Stackridge – Preserved – Best Of-Volume Two

January 01, 1970

(Angel Air)

A note to the uninitiated: From the early to mid ‘70s,
Stackridge reigned as one of the most innovative and imaginative bands operating
out of the British Isles. Yet although they often shared stages with superstars
like Elton John, the Beach Boys and the Eagles, they never broke through that
undefined barrier that separates stardom from oblivion. After a string of
exemplary early albums (their eponymous debut, Extravaganza and Friendliness,
chief among them), the band retired, only to reform again in 2007. In a way,
their failure to achieve a larger audience was no one’s fault but their own;
too clever and quirky for their own good — and inspired by both the Beatles
and Frank Zappa — they aspired to punchy little pop songs enhanced by artful
extravagance. Americans thought them too British, the Brits thought them too
eccentric, resulting in nothing more than a cult following, while their brief
tenure on the U.K. charts assured them only novelty status at best.

◆ **Record excerpts**:
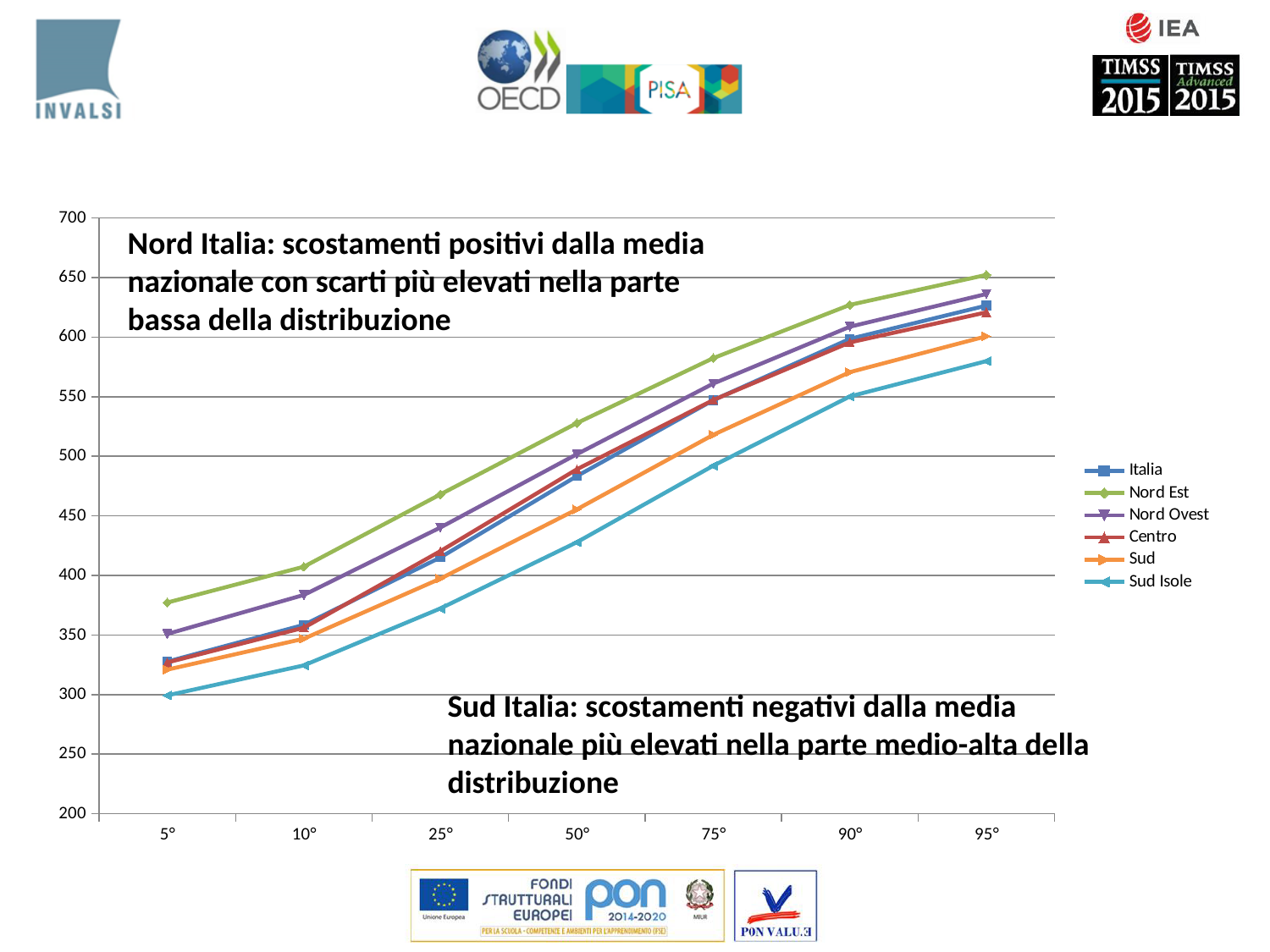
What kind of chart is shown on the slide? line chart Do the values for Italia rise or fall from the 5° to the 95° percentile? rise How many percentile points are shown along the x axis? 7 Is the value for Sud Isole at the 95° percentile greater or less than 600? less How many series does the legend list? 6 Is the value for Nord Est at the 50° percentile greater or less than 500? greater Which series has the highest value at the 95° percentile? Nord Est At the 50° percentile, which is larger: Nord Ovest or Sud? Nord Ovest Which series has the lowest value at the 5° percentile? Sud Isole Which series is drawn in green in the legend? Nord Est Is the value for Italia at the 25° percentile greater or less than 450? less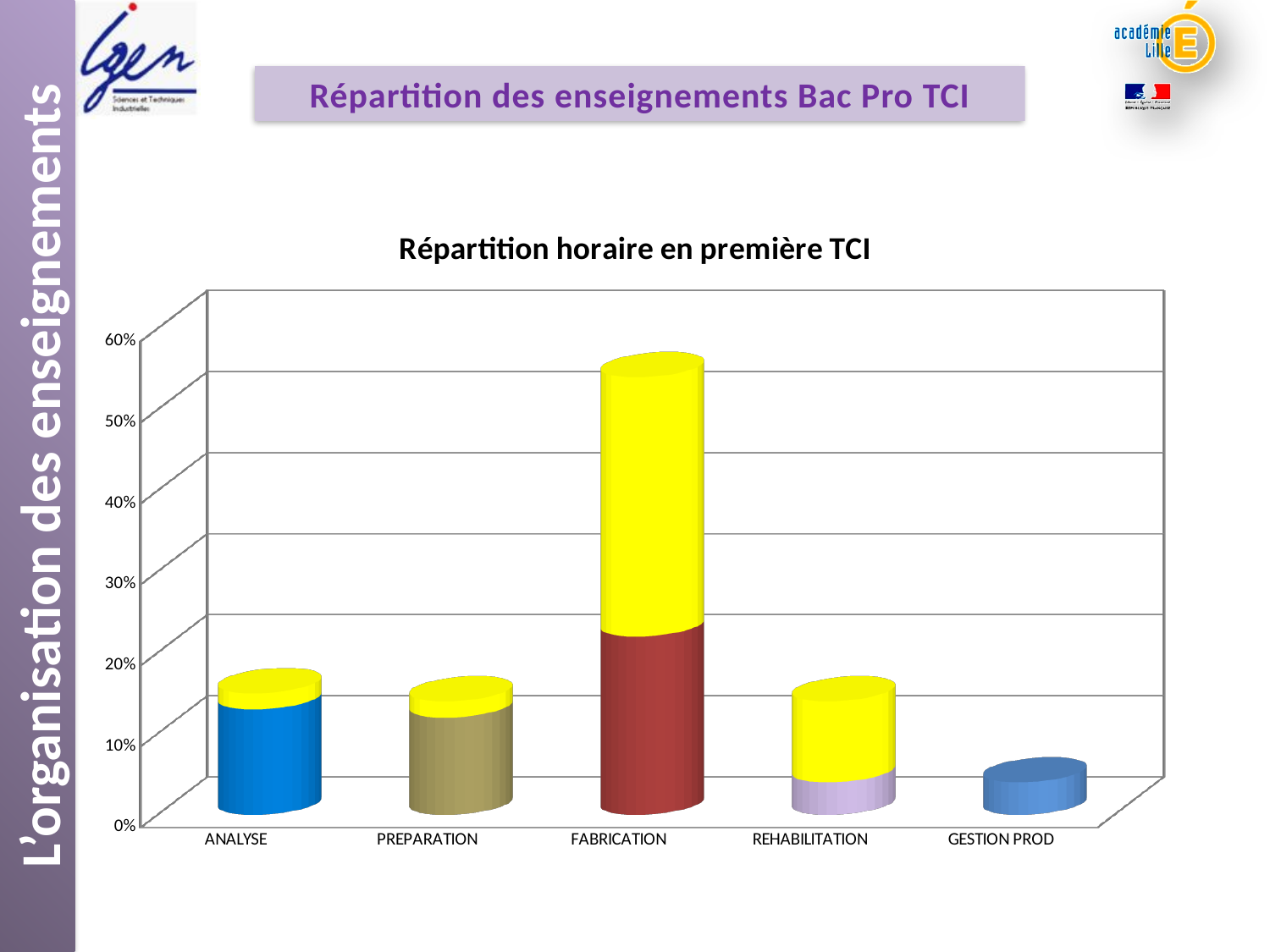
What is the highest value shown on the y axis of the chart? 60% Which is larger, the bar for FABRICATION or the bar for ANALYSE? FABRICATION How many categories are shown on the x axis of the chart? 5 Is the value for ANALYSE greater or less than 10%? greater Is the value for GESTION PROD greater or less than 10%? less Is the value for ANALYSE greater or less than 20%? less Which category has the lowest bar in the chart? GESTION PROD What is the title of the chart? Répartition horaire en première TCI Which category has the highest bar in the chart? FABRICATION What kind of chart is shown on the slide? bar chart Which is larger, the bar for REHABILITATION or the bar for GESTION PROD? REHABILITATION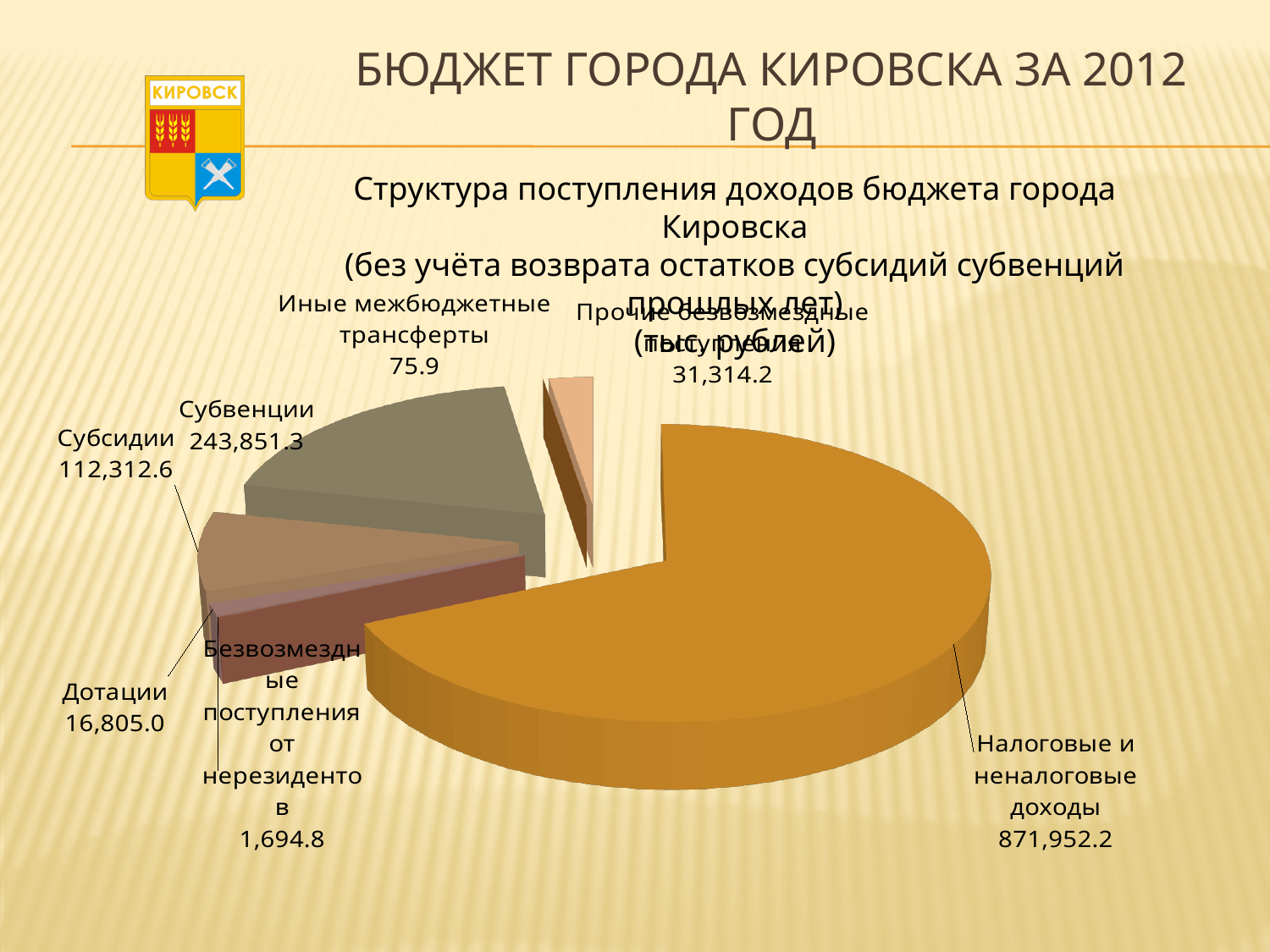
Which category has the smallest value? Иные межбюджетные трансферты What is the difference between Дотации and Безвозмездные поступления от нерезидентов? 15,110.2 Which category has the largest value? Налоговые и неналоговые доходы Which is larger, Прочие безвозмездные поступления or Дотации? Прочие безвозмездные поступления What is the difference between Субвенции and Субсидии? 131,538.7 How many categories does the pie chart show? 7 What is the value for Налоговые и неналоговые доходы? 871,952.2 What kind of chart is shown on the slide? Pie chart What is the value for Иные межбюджетные трансферты? 75.9 What is the value for Дотации? 16,805.0 In what units are the values on the chart given, according to the chart title? тыс. рублей What is the value for Субвенции? 243,851.3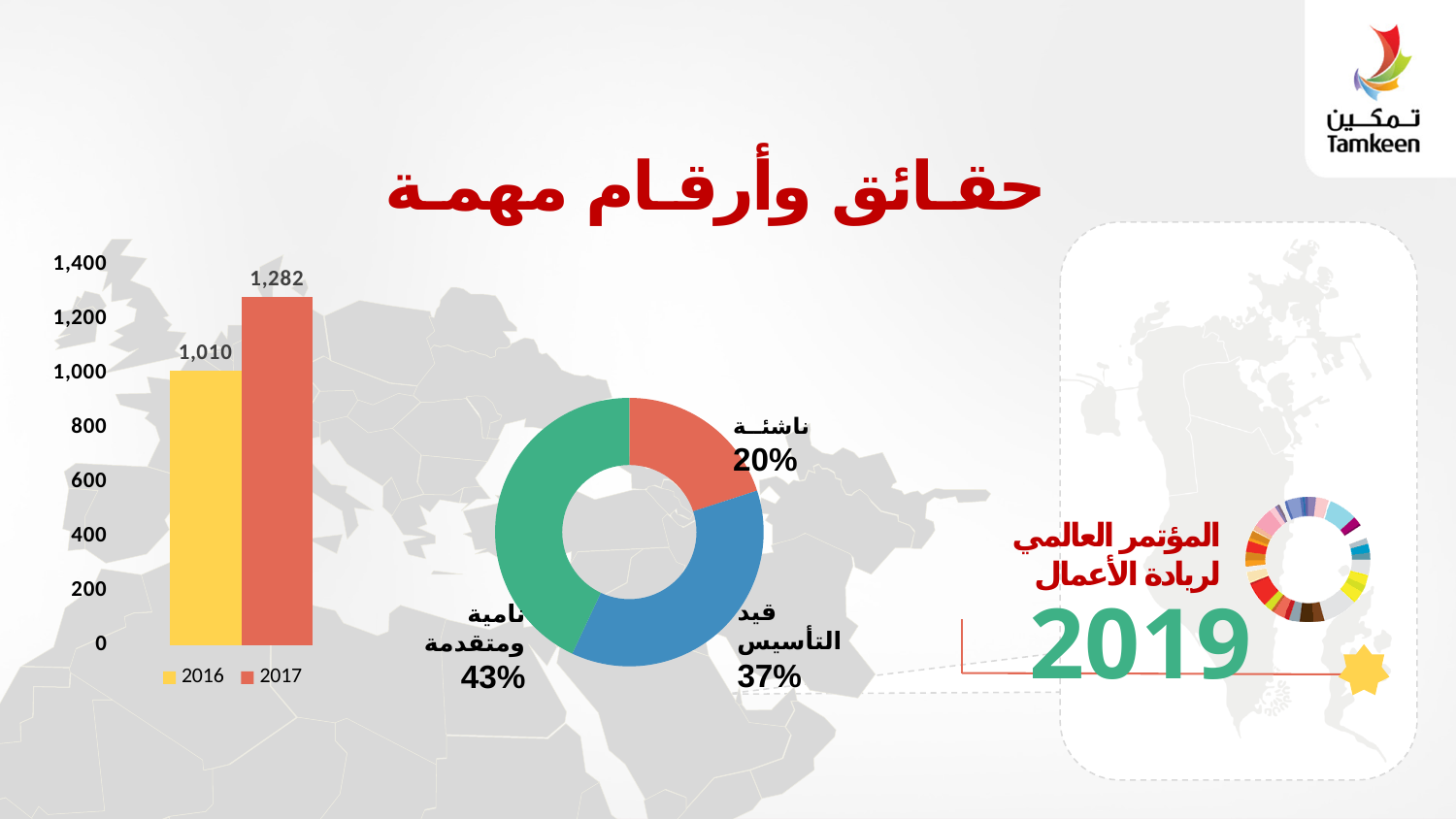
In the donut chart in the middle, what share is labelled قيد التأسيس? 37% In the bar chart on the left, what is the value for 2016? 1,010 In the bar chart on the left, how many series does the legend list? 2 In the bar chart on the left, what is the value for 2017? 1,282 In the bar chart on the left, which year has the higher value? 2017 What kind of chart is shown on the left of the slide? bar chart In the donut chart in the middle, which category has the smallest share? ناشئة In the bar chart on the left, is the value for 2017 greater or less than 1,200? greater In the donut chart in the middle, what share is labelled ناشئة? 20% In the donut chart in the middle, which category has the largest share? نامية ومتقدمة In the bar chart on the left, what is the difference between the 2017 and 2016 values? 272 In the donut chart in the middle, how many categories are shown? 3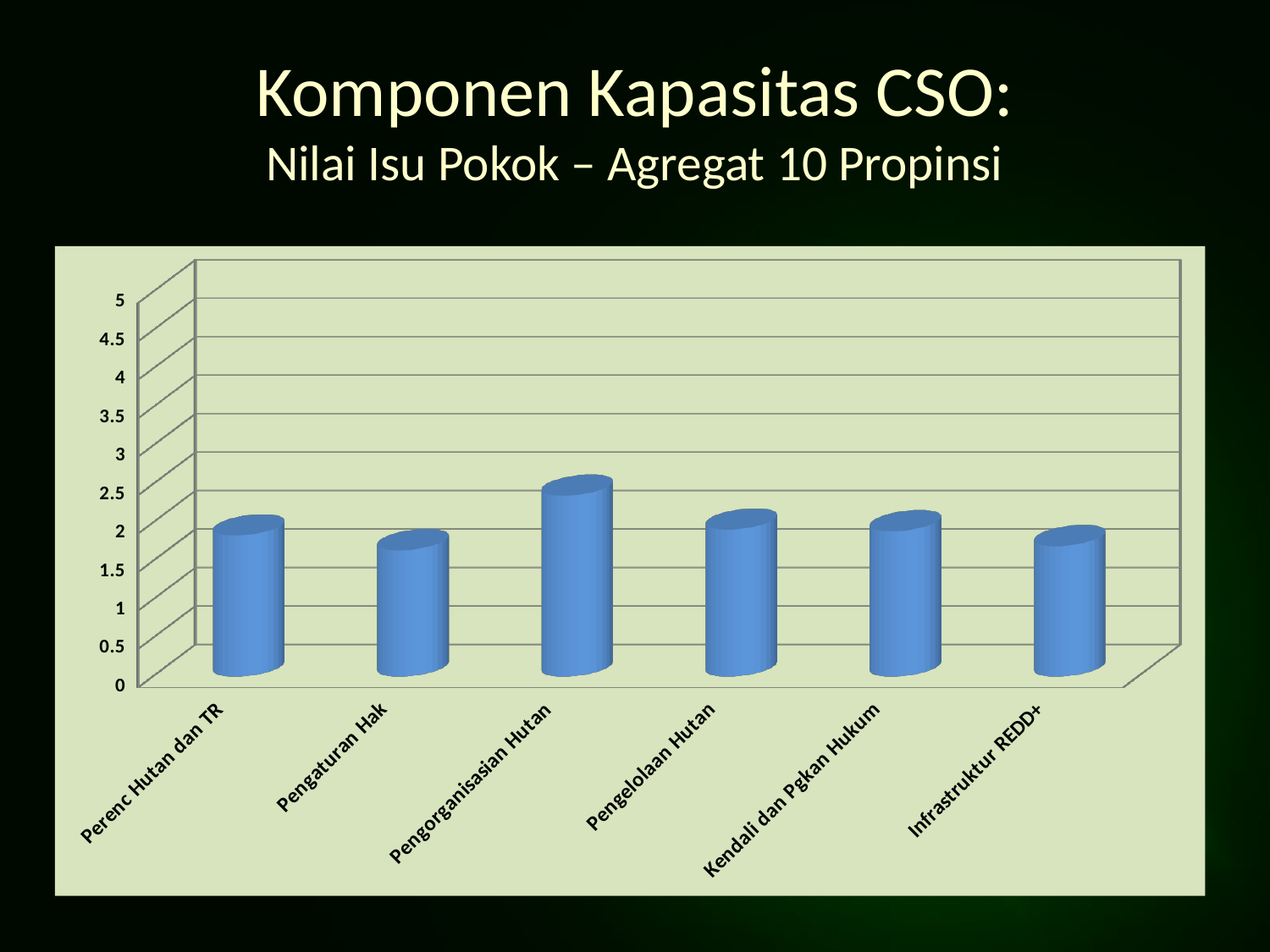
What kind of chart is shown on the slide? bar chart Is the value for Pengaturan Hak greater or less than 2? less Which category has the highest value? Pengorganisasian Hutan What is the highest value shown on the vertical axis? 5 Is the value for Pengorganisasian Hutan greater or less than 3? less Which is larger, the value for Pengorganisasian Hutan or the value for Pengaturan Hak? Pengorganisasian Hutan Which is larger, the value for Pengorganisasian Hutan or the value for Infrastruktur REDD+? Pengorganisasian Hutan Is the value for Pengelolaan Hutan greater or less than 2.5? less How many categories are plotted on the chart? 6 What is the title of the slide containing the chart? Komponen Kapasitas CSO: Nilai Isu Pokok – Agregat 10 Propinsi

◆ **Activity list**:
A – In the Stackridge review, translate this sentence into Spanish: "Yet although they often shared stages with superstars like Elton John, the Beach Boys and the Eagles, they never broke through that undefined barrier that separates stardom from oblivion."
B – Continue the Stackridge review, starting after its final sentence.

◆ **Responses in order**:
A – Sin embargo, aunque a menudo compartieron escenario con superestrellas como Elton John, los Beach Boys y los Eagles, nunca lograron atravesar esa barrera indefinida que separa el estrellato del olvido.

B –
As a result, any album that declares itself a “best-of” –
one that’s tagged as Volume Two no
less – makes that claim in only a subjective sense. Those tempted to check out
their wares would ultimately be better off acquiring Purple Spaceships Over Yatton which boasts the majority of their
front-line favorites. However, being that the average American likely knows
little difference anyway, and the fact that a title like  Purple
Spaceships Over Yatton
may scare the timid away, Preserved is as good a place to start as any. Granted, the
completist will find little need for it, being that it boasts no rarities or
outtakes. What’s more, the fine British label Angel Air has made all their
albums, old and new, readily available for anyone interested.


Nevertheless, those looking for a superior sample of
Stackridge’s wares will certainly find it here. Courtly and precious in equal
measure, songs such as “32 West Mall” and “C’est La Vie” bring to mind the
Beatles’ dancehall fascinations, particularly as applied to “Yellow Submarine,”
“Lovely Rita,” “Eleanor Rigby ” and “When I’m ’64.” The band also had a way
with mixing up the instrumentals, so when the flutes are all a-flutter in
“Teatime” or the frenetic brass of “Who’s That Up There With Bill Stokes”
begins to resemble an early Chicago instrumental, it only goes to affirm their
ingenuity and imagination. Happily too, there’s no shortage of sing-alongs, and
their penchant for lilt and sway assures an unfailingly amiable attitude. If
some find this collision of concept and creativity a bit overwhelming, others
may appreciate their precocious wit and charms that are generally no more than
a nod and a wink away.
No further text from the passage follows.